Pinochet no fue un fenómeno aleatorio y extravagante sino una respuesta medular, lógica y consecuente del capitalismo y del imperialismo frente al avance de los sectores populares chilenos, consientes de sus derechos y de la necesidad de reivindicarlos.
Por eso también entra dentro de esa lógica, que un mercenario de la comunicación como Jorge Lanata (periodista argentino) se pregunte de dónde salen estos monstruos, cómo una sociedad los crea, por qué la sociedad los tolera y se pone bajo su égida, qué cosas mantienen a las dictaduras cuando se encaraman en el poder.
Lo conocemos a Lanata, sabemos hacia donde apunta esa matriz simplona, ese silogismo barato que plantea.
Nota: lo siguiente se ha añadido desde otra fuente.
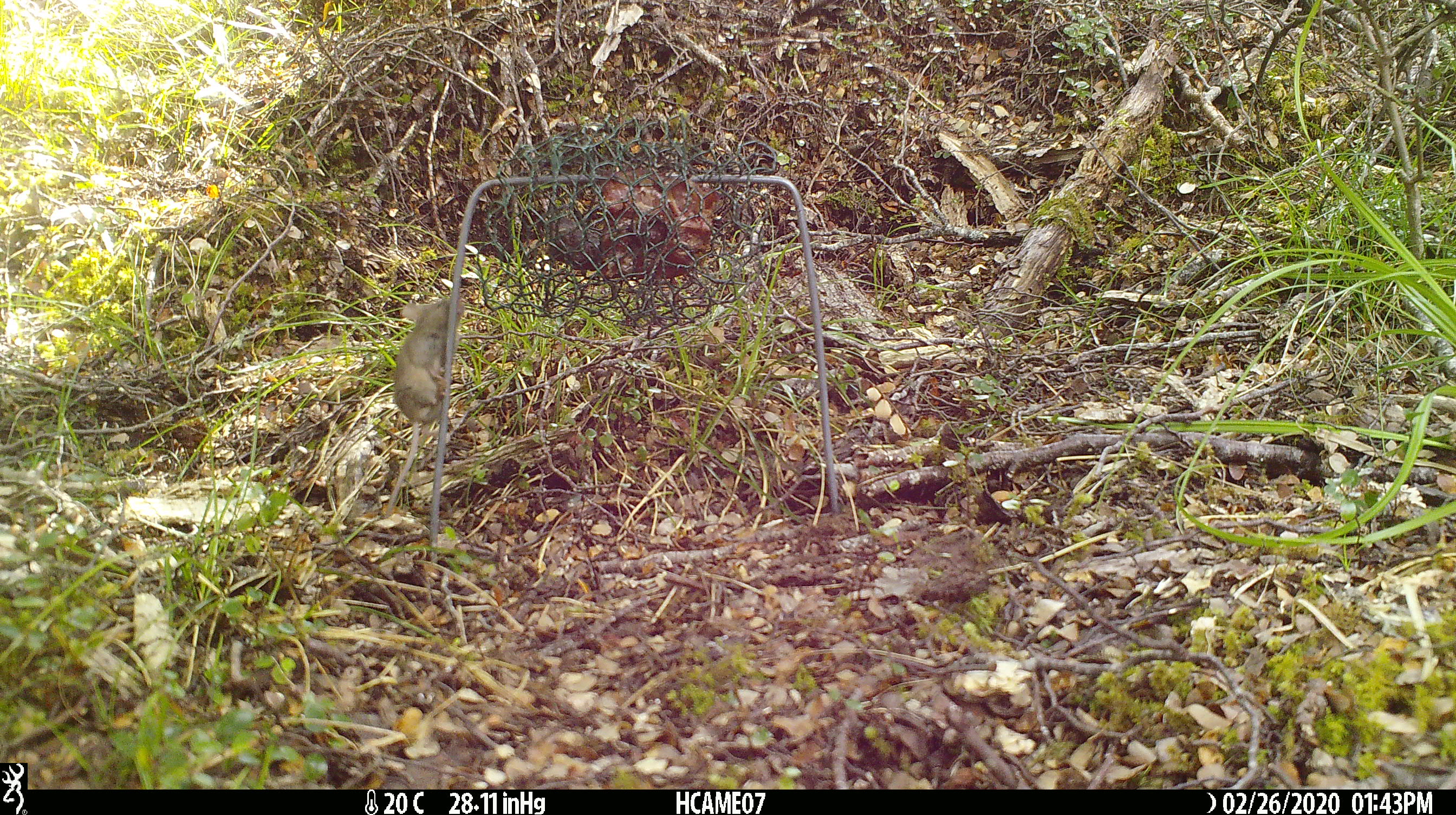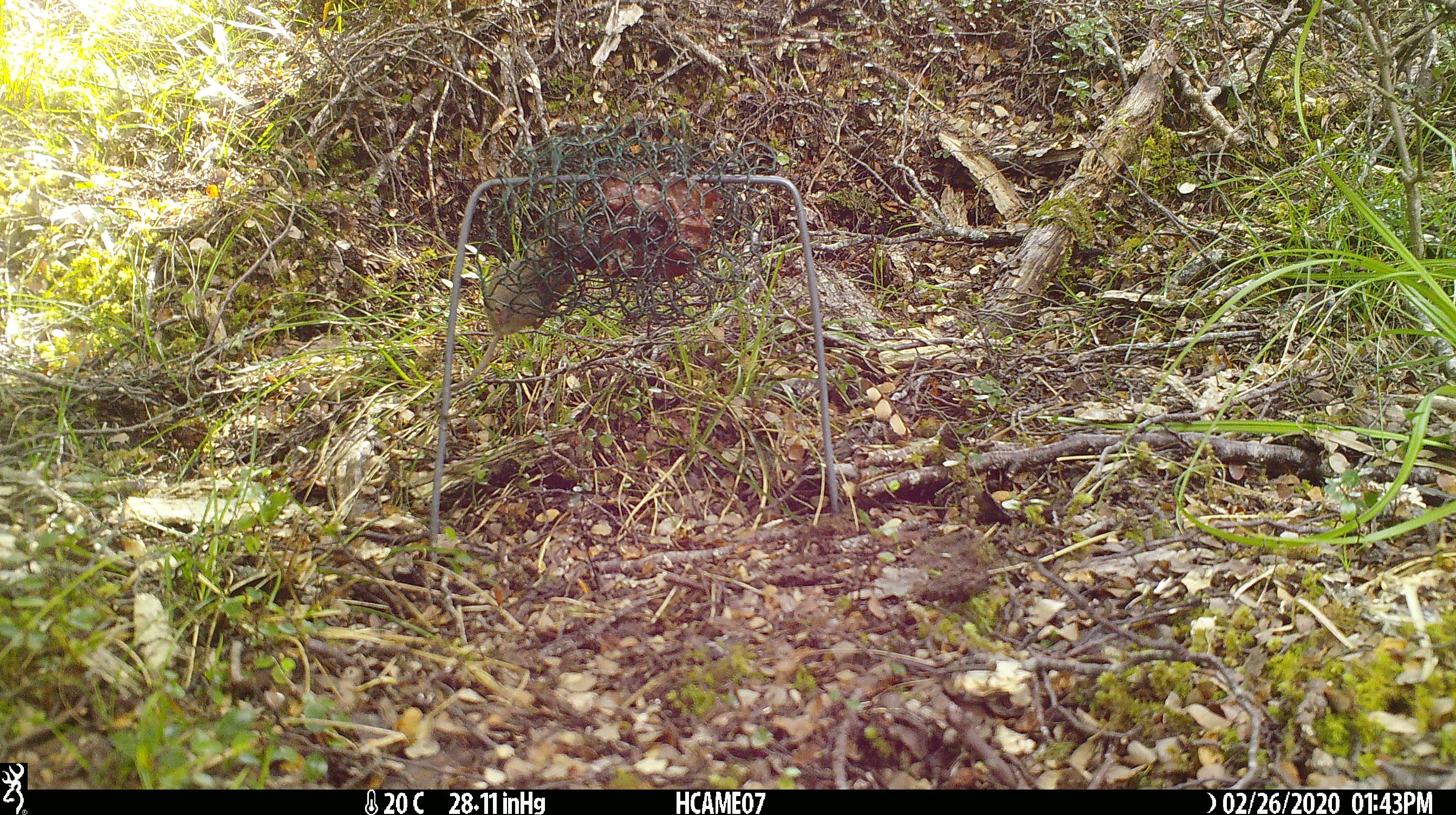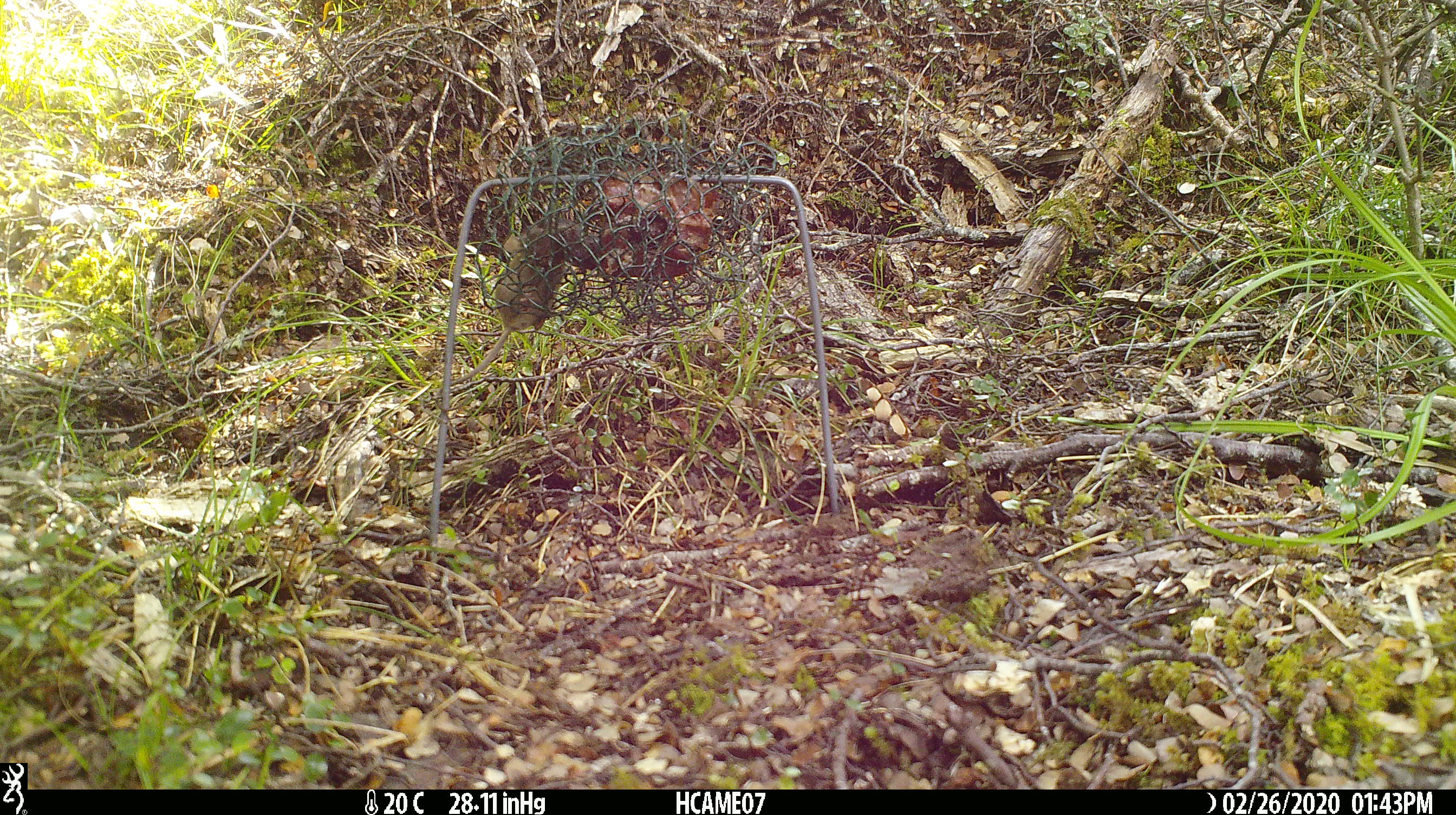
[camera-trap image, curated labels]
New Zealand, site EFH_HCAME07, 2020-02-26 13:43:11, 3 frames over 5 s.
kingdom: Animalia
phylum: Chordata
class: Mammalia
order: Rodentia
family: Muridae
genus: Mus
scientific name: Mus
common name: mouse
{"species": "mouse (Mus)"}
Según Lanata los responsables del “fenómeno” Pinochet son todos los chilenos, no hubo, según Lanata, clases ferozmente castigadas ni clases pornográficamente privilegiadas.
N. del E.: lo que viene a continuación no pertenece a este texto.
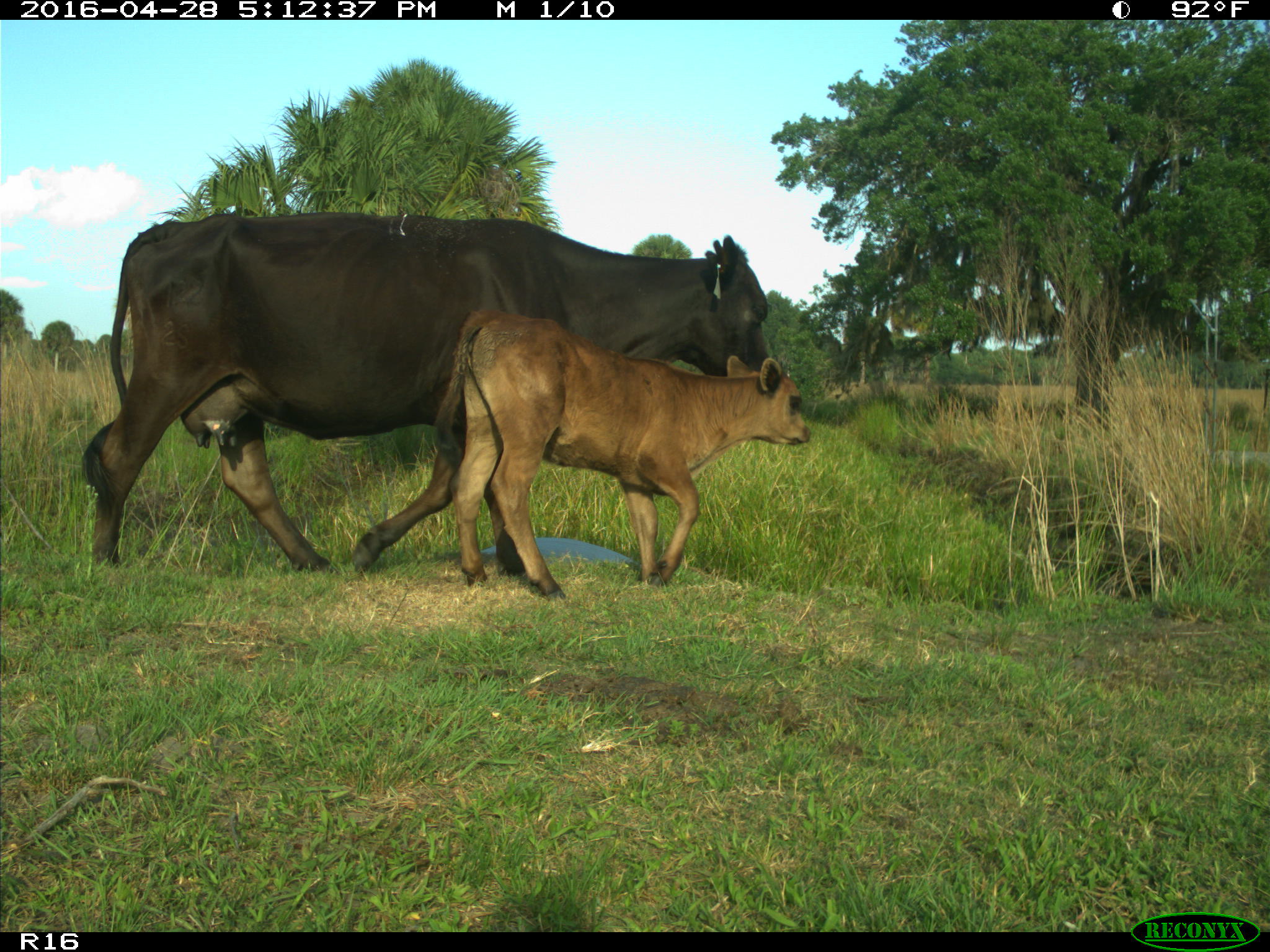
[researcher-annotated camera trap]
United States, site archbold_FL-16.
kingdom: Animalia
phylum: Chordata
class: Mammalia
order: Artiodactyla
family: Bovidae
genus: Bos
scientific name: Bos taurus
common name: domestic cow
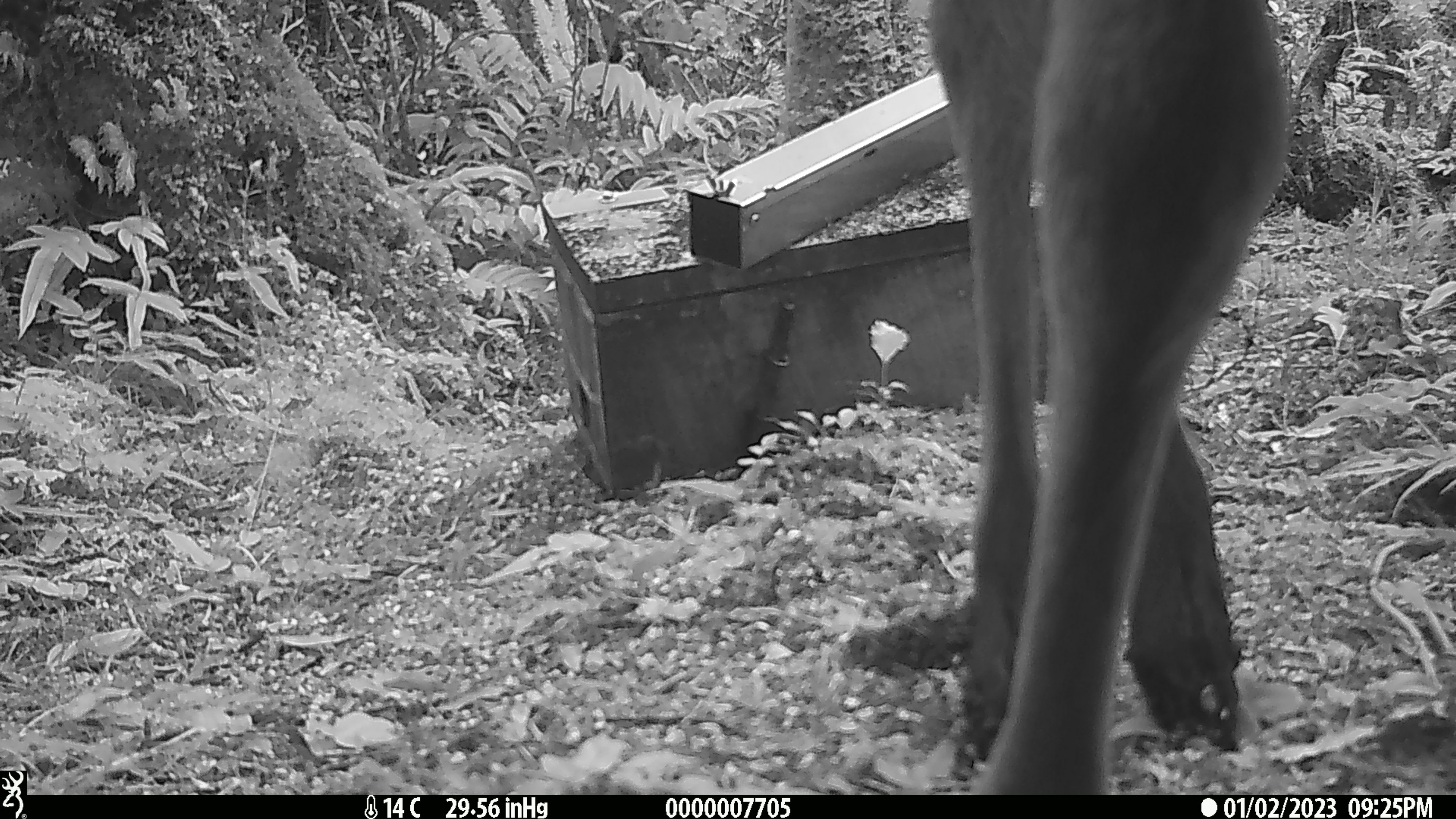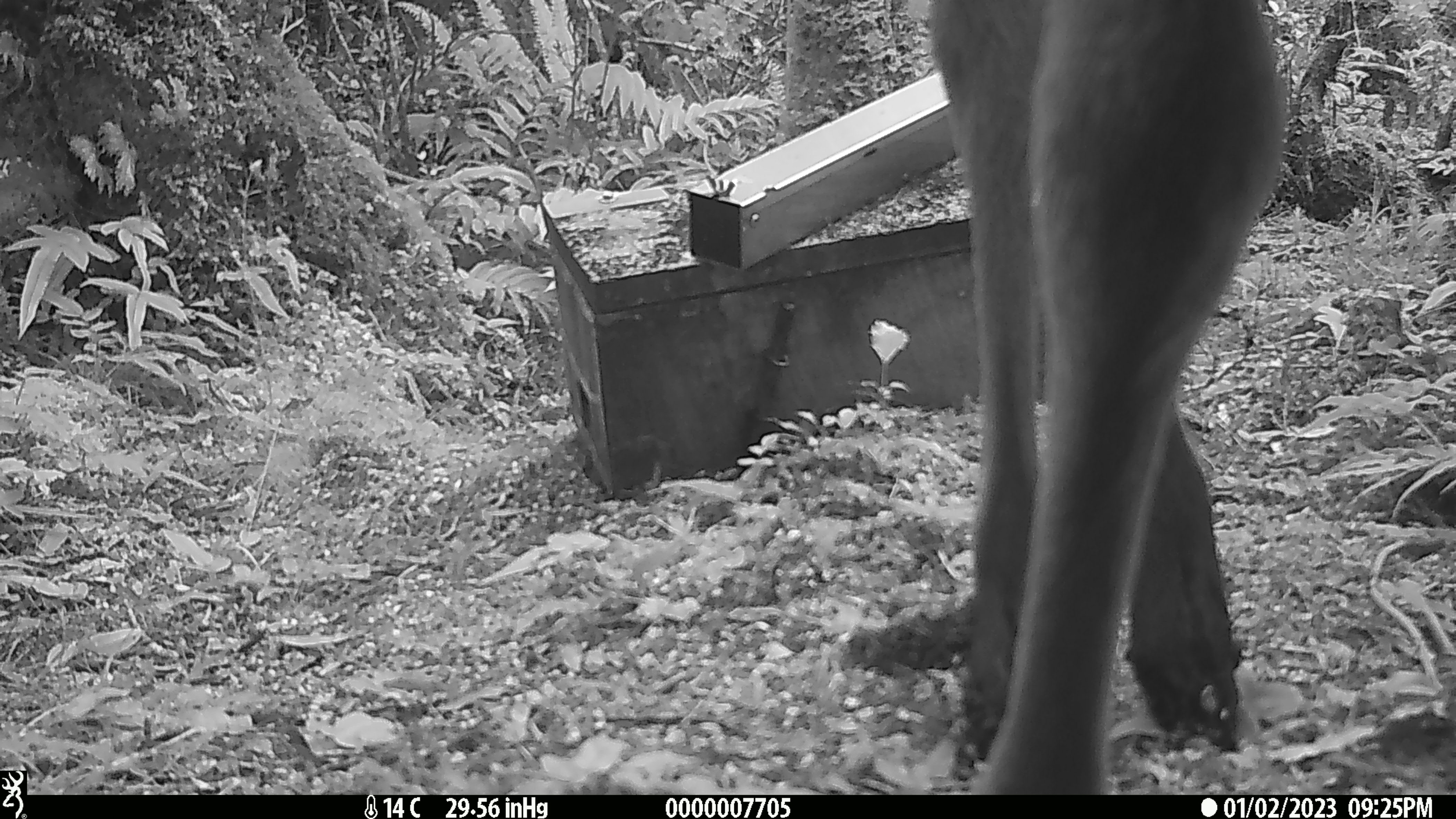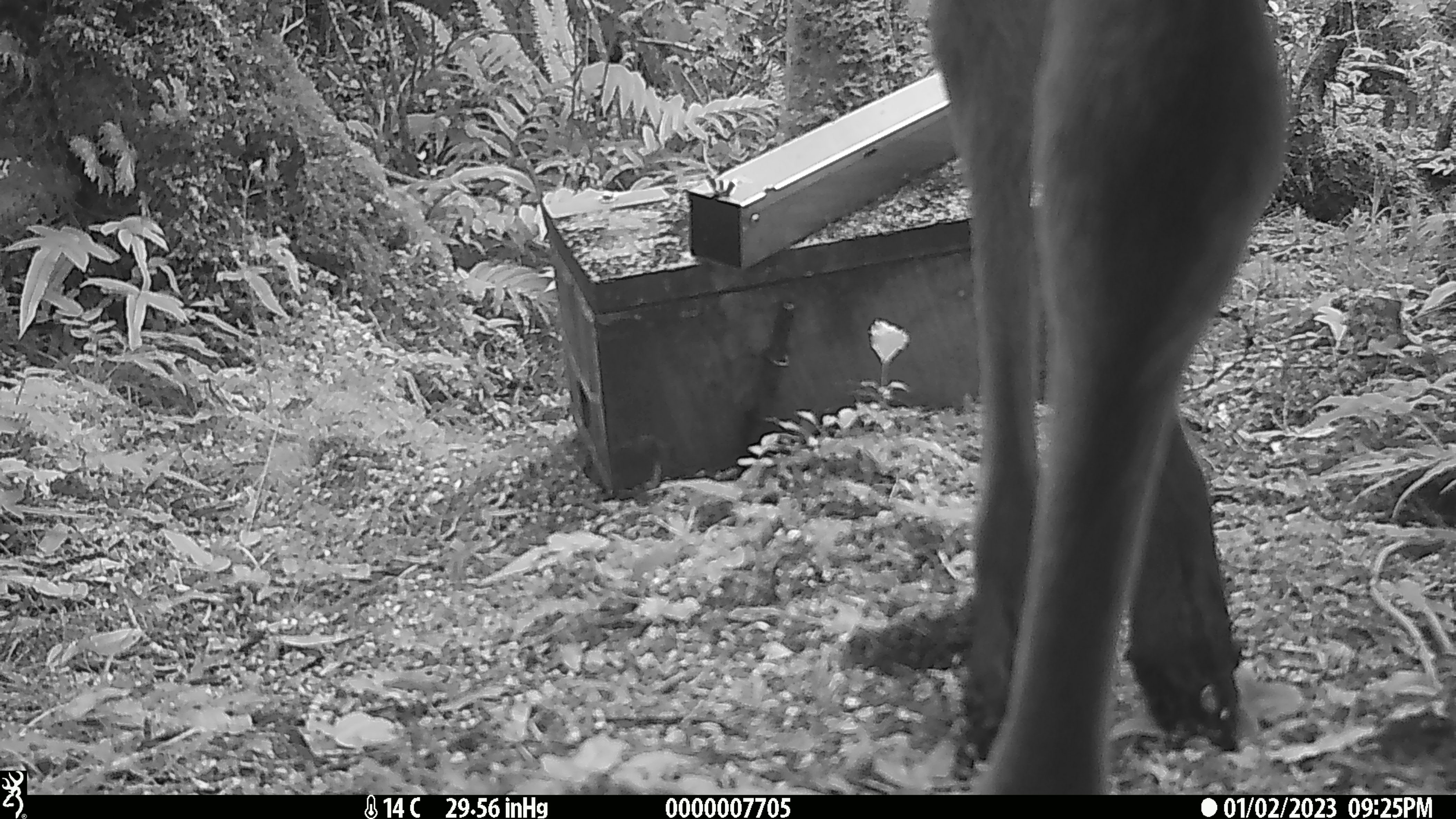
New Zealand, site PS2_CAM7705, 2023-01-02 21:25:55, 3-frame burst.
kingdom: Animalia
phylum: Chordata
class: Mammalia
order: Artiodactyla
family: Cervidae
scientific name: Cervidae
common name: deer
Por eso Lanata se “sorprende” de un Pinochet descubierto como ladrón. El ladrón para Lanata fue Pinochet, en cuestión de robos, según el periodista argentino, el capitalismo, la privatización de las empresas públicas, la precarización y flexibilidad laboral, la tasa de desempleo, las reformas estructurales neoliberales, las 3000 familias chilenas dueñas del 80 % de las tierras cultivables, no son parte del robo. Por eso también Lanata dice que Pinochet pagó sus crímenes con el escarnio de haber sido descubierto como ladrón. Vaya que sentido de la justicia el de don Jorge. Sin eufemismos mediante, eso es clamar por borrón y cuenta nueva.
Lo que me da miedo no es Lanata, porque él no es un ignorante, es un periodista orgánico y funcional de la desinformación, sino los ingenuos, candidos, que todavía no se han caído de la higuera y aun no se han dado cuenta que esto de la información es una guerra entre los que batallamos por una verdadera equidad y participación del conocimiento contra los que usan la desinformación para perpetuar sus privilegios.
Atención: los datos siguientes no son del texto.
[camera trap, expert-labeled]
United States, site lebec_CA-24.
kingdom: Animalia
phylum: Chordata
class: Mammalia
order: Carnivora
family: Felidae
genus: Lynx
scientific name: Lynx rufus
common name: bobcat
Que a Lanata le den espacio los medios que mienten y tergiversan, es comprensible, pero que voces como esas se filtren en espacios y medios que por su naturaleza y principios asumen la categoría de prensa popular y alternativa es intolerable y denota el largo camino que tenemos que recorrer todavía para entender donde estamos pisando.